En nuestra época, finales del siglo XX, los estudios universitarios se valoraban muchísimo. Llegar a la universidad era toda una proeza, el éxito de una clase trabajadora que aspiraba a la movilidad social a través de la educación pública. Para las mujeres significaba ocupar aulas, foros, debates, encuentros, conferencias, charlas. Nos permitía acceder a un mercado laboral, a tener esperanza, a diseñar un futuro con un relato propio, a cambiar nuestro destino. Mi madre, y las de todas, nos contaban que su único destino era casarse y ser madres, y que era incuestionable. Cuántas veces me han confesado mujeres que si fuera hoy no volverían a casarse, ni a tener descendencia, por decisión propia, porque en aquella época ni ellas mismas se podían permitir dudar, porque su cuerpo, como otras tantas cosas, no las pertenecía, porque en realidad ellas jamás fueron dueñas de sus vidas. No tenían elección.
Nuestros progenitores hicieron lo que pudieron, nos enseñaron a ser buenas personas y a veces a no arriesgar demasiado, por miedo a perder. Sus creencias nos arrastraron a gestionar una vida universitaria pragmática y espartana. Todavía recuerdo mis viajes diarios en autobús a la Universidad de Burgos desde mi ciudad de residencia para ahorrar en alojamiento. Debo mucho a la universidad pública. Gracias a ella cumplí el sueño de estudiar periodismo. Y aquí entran en escena mi abuela y abuelo maternos, que contemplaban hipnotizados cómo mi hermana y yo nos encerrábamos en la terraza cubierta del salón de su piso de Canillas en Madrid para estudiar horas y horas. Me gusta pensar que nuestros títulos universitarios son parte de su legado.
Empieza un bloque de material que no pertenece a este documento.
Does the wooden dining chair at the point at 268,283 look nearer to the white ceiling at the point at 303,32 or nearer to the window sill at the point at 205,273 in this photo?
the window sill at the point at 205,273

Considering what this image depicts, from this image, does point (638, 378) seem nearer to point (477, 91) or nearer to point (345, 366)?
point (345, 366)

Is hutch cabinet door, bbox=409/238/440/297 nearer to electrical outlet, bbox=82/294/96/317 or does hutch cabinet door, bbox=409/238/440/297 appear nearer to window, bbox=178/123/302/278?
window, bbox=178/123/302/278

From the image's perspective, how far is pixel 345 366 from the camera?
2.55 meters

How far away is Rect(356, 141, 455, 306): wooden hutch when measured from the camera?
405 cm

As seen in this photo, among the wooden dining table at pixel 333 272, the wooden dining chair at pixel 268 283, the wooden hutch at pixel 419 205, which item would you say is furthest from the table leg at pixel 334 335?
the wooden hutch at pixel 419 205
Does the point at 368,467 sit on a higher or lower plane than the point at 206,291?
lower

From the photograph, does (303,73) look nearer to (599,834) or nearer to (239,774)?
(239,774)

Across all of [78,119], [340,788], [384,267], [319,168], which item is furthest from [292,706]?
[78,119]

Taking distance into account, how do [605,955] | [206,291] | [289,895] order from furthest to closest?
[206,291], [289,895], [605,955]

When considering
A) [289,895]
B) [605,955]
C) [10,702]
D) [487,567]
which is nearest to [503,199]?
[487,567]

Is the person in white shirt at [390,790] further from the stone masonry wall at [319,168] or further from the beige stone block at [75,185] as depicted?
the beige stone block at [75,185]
A las mujeres de mi generación nos pesaba la responsabilidad, pero también nos llenaba de orgullo ser las primeras universitarias de nuestra genealogía. Nuestras familias nos acompañaron a tientas por un camino desconocido, pero esperanzador, con la lucidez, a pesar de las limitaciones, de saber que estaban haciendo lo correcto. Nosotras nos sentíamos en la obligación de batirnos en duelo con el destino de nuestras madres. Hay veces que me siento en mi despacho y pienso en que esa lucha ha merecido la pena. Por eso la educación pública es tan valiosa, porque transforma vidas y garantiza la igualdad de oportunidades. Creo que el origen de las buenas personas comienza en la democratización del conocimiento.